BY ADELE PETERS 03.10.17 | 5:45 PM
A new backpack started life as 7.5 plastic bottles trashed on streets in Haiti.
The backpack–part of a new line of boots, bags, and t-shirts made by Timberland–looks like it’s made from canvas. But the material is 50% recycled plastic, sourced from a place that both has excess trash and a desperate need for jobs.
“It just so happens that we have this enormous resource that exists, and it just seems to be locked up in some of the toughest parts of the world,” Ian Rosenberger, CEO of Thread, the certified B Corporation that creates the fabric used in the collection, tells Co.Exist.
In Haiti, for the fabric made for Timberland, more than 1,300 people collected plastic bottles, and sold them to 50 Haitian-owned and operated collection centers that Thread partners with.
The process to turn a bottle into fabric is fairly simple: the plastic is mechanically broken down into flakes, put through something that looks like a Play-Doh extruder, and then rolled and manipulated into bales that can be spun into fabric. Plastic bottles are made from oil; so is polyester. When a bottle is recycled into fabric, the end result looks the same as if it had come from fossil fuels (it can also be recycled into other products, such as printer cartridges).
“It is the same as virgin polyester,” says Rosenberger. “But because it comes from these areas, it’s actually helping people as opposed to destroying the environment. It puts us in the position where we can talk about some of the amazing things it’s providing for folks, namely jobs.”
The polyester can also be blended with cotton, as in the case of the Timberland products.
When Thread launched, it decided to work with existing brands rather than trying to launch its own, realizing that it could have more impact if it worked with the largest companies in the world to help them improve their materials.

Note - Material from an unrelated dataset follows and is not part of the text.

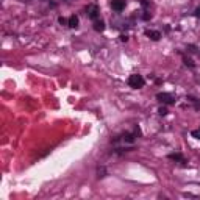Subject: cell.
<instances>
[{"instance_id":"obj_1","label":"cell","mask_w":200,"mask_h":200,"mask_svg":"<svg viewBox=\"0 0 200 200\" xmlns=\"http://www.w3.org/2000/svg\"><path fill=\"white\" fill-rule=\"evenodd\" d=\"M127 83H128V86L133 88V89H139V88H142V86L145 85V80H144V77L139 75V74H133V75L128 77Z\"/></svg>"},{"instance_id":"obj_2","label":"cell","mask_w":200,"mask_h":200,"mask_svg":"<svg viewBox=\"0 0 200 200\" xmlns=\"http://www.w3.org/2000/svg\"><path fill=\"white\" fill-rule=\"evenodd\" d=\"M156 99H158V102L166 103V105H172V103L175 102V97L172 96V94H169V92H158Z\"/></svg>"},{"instance_id":"obj_3","label":"cell","mask_w":200,"mask_h":200,"mask_svg":"<svg viewBox=\"0 0 200 200\" xmlns=\"http://www.w3.org/2000/svg\"><path fill=\"white\" fill-rule=\"evenodd\" d=\"M86 13H88V17L92 19V20H97L99 19V14H100V9L97 5H89L86 8Z\"/></svg>"},{"instance_id":"obj_4","label":"cell","mask_w":200,"mask_h":200,"mask_svg":"<svg viewBox=\"0 0 200 200\" xmlns=\"http://www.w3.org/2000/svg\"><path fill=\"white\" fill-rule=\"evenodd\" d=\"M111 8L117 13H121L122 9H125V0H113L111 2Z\"/></svg>"},{"instance_id":"obj_5","label":"cell","mask_w":200,"mask_h":200,"mask_svg":"<svg viewBox=\"0 0 200 200\" xmlns=\"http://www.w3.org/2000/svg\"><path fill=\"white\" fill-rule=\"evenodd\" d=\"M145 36H149L152 41H159L161 39V33L156 30H145Z\"/></svg>"},{"instance_id":"obj_6","label":"cell","mask_w":200,"mask_h":200,"mask_svg":"<svg viewBox=\"0 0 200 200\" xmlns=\"http://www.w3.org/2000/svg\"><path fill=\"white\" fill-rule=\"evenodd\" d=\"M169 159H172V161H178V163H181V164H186V159H184V156H183L181 153H170V155H169Z\"/></svg>"},{"instance_id":"obj_7","label":"cell","mask_w":200,"mask_h":200,"mask_svg":"<svg viewBox=\"0 0 200 200\" xmlns=\"http://www.w3.org/2000/svg\"><path fill=\"white\" fill-rule=\"evenodd\" d=\"M78 24H80L78 17H77V16H71V17H69V25H67V27H71V28H77Z\"/></svg>"},{"instance_id":"obj_8","label":"cell","mask_w":200,"mask_h":200,"mask_svg":"<svg viewBox=\"0 0 200 200\" xmlns=\"http://www.w3.org/2000/svg\"><path fill=\"white\" fill-rule=\"evenodd\" d=\"M94 30L99 31V33H102L105 30V24L102 20H94Z\"/></svg>"},{"instance_id":"obj_9","label":"cell","mask_w":200,"mask_h":200,"mask_svg":"<svg viewBox=\"0 0 200 200\" xmlns=\"http://www.w3.org/2000/svg\"><path fill=\"white\" fill-rule=\"evenodd\" d=\"M122 141L124 142H133V141H135V135H131V133H125V135L122 136Z\"/></svg>"},{"instance_id":"obj_10","label":"cell","mask_w":200,"mask_h":200,"mask_svg":"<svg viewBox=\"0 0 200 200\" xmlns=\"http://www.w3.org/2000/svg\"><path fill=\"white\" fill-rule=\"evenodd\" d=\"M191 135H192V138H195V139H200V127H198L197 130H192V131H191Z\"/></svg>"},{"instance_id":"obj_11","label":"cell","mask_w":200,"mask_h":200,"mask_svg":"<svg viewBox=\"0 0 200 200\" xmlns=\"http://www.w3.org/2000/svg\"><path fill=\"white\" fill-rule=\"evenodd\" d=\"M184 64L189 66V67H194V63H192V60H189V58H184Z\"/></svg>"},{"instance_id":"obj_12","label":"cell","mask_w":200,"mask_h":200,"mask_svg":"<svg viewBox=\"0 0 200 200\" xmlns=\"http://www.w3.org/2000/svg\"><path fill=\"white\" fill-rule=\"evenodd\" d=\"M58 20H60V24H61V25H69V19H64V17H60Z\"/></svg>"},{"instance_id":"obj_13","label":"cell","mask_w":200,"mask_h":200,"mask_svg":"<svg viewBox=\"0 0 200 200\" xmlns=\"http://www.w3.org/2000/svg\"><path fill=\"white\" fill-rule=\"evenodd\" d=\"M166 114H167V108L161 106V108H159V116H166Z\"/></svg>"},{"instance_id":"obj_14","label":"cell","mask_w":200,"mask_h":200,"mask_svg":"<svg viewBox=\"0 0 200 200\" xmlns=\"http://www.w3.org/2000/svg\"><path fill=\"white\" fill-rule=\"evenodd\" d=\"M127 39H128V38H127L125 35H122V36H121V41H122V42H127Z\"/></svg>"},{"instance_id":"obj_15","label":"cell","mask_w":200,"mask_h":200,"mask_svg":"<svg viewBox=\"0 0 200 200\" xmlns=\"http://www.w3.org/2000/svg\"><path fill=\"white\" fill-rule=\"evenodd\" d=\"M195 16H197V17H198V16H200V6H198V8H197V9H195Z\"/></svg>"}]
</instances>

“If you want to change the world when it comes to this stuff, you need Timberland, you need Nike, you need Gap,” he says.
The company began working in Haiti in part because it’s the poorest country in the Western Hemisphere. It spent two years studying existing recycling systems and setting up a program that would fill in the gaps, rather than competing with local business. The team now wants to repeat the process in other countries.
“I get excited about places that generally our moms get nervous about us going to,” he says. “I’m really interested in places like Syria…that’s not just because the impact is good, certainly that’s the reason we go, but it’s also a competitive differentiator. There’s a barrier to entry there, and I’m running a business.”
For the brands that buy Thread’s fabric, it costs slightly more than something made from recycled plastic would otherwise. But the startup thinks that the social impact story is worth the premium. Rosenberger sees it as the next step in what brands can do to help: instead of donating money to causes, or a buy-one-give-one model, the process of manufacturing could in itself do good.
“I see this as the next evolution in the way that clothes are made and worn,” says Rosenberger.